Jésus,
à l'égal de Dieu
La tempête apaisée Marc
4, 35-41
Autres lectures : Job
38, 1.8-11; Psaume
106 (107); 2
Corinthiens 5, 14-17
Le miracle de la tempête apaisée, que peut-on en
penser? Est-ce une dérogation aux lois du cosmos? Pour la
pensée scientifique, ce qu'on désigne comme miraculeux
est facilement contestable. Que la mer agitée devienne calme,
peut être uniquement une question de coïncidence, d'un
changement météorologique brusque. Pour tel autre
miracle fait par un thaumaturge, on dira que la science ne peut
encore expliquer le phénomène. La pensée moderne
éprouve donc des difficultés à accepter le
miracle. Et si cette pensée était victime d'un malentendu,
car le caractère miraculeux vient des circonstances et des
réactions des témoins.
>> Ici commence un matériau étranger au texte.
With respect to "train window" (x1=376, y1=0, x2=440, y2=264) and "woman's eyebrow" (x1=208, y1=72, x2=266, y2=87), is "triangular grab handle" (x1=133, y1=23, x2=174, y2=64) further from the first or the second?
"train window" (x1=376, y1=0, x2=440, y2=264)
C'est d'abord un signe que
Dieu fait à quelqu'un, un signe perçu par la foi.
Le regard croyant observe un fait visible, tangible et perçoit
simultanément une signification religieuse, une interprétation
qui relève de la foi. L'intérêt réel
réside dans la portée théologique du récit.
Une question à se poser ne serait-elle pas de savoir pourquoi
l'évangéliste nous raconte ce récit?
Le monde qui fait peur
Pour l'homme biblique, la mer est un monde hostile,
un lieu agressif, dangereux. Le marin n'a pas de prise sur elle,
surtout qu'on ne peut considérer les Hébreux comme
un peuple marin, alors que c'est le cas chez les Phéniciens,
à l'époque, ou les Vikings, des siècles plus
tard. Pour les Juifs pieux, affronter la mer, c'est tenter le Diable
et réveiller toutes les forces maléfiques qui y habitent.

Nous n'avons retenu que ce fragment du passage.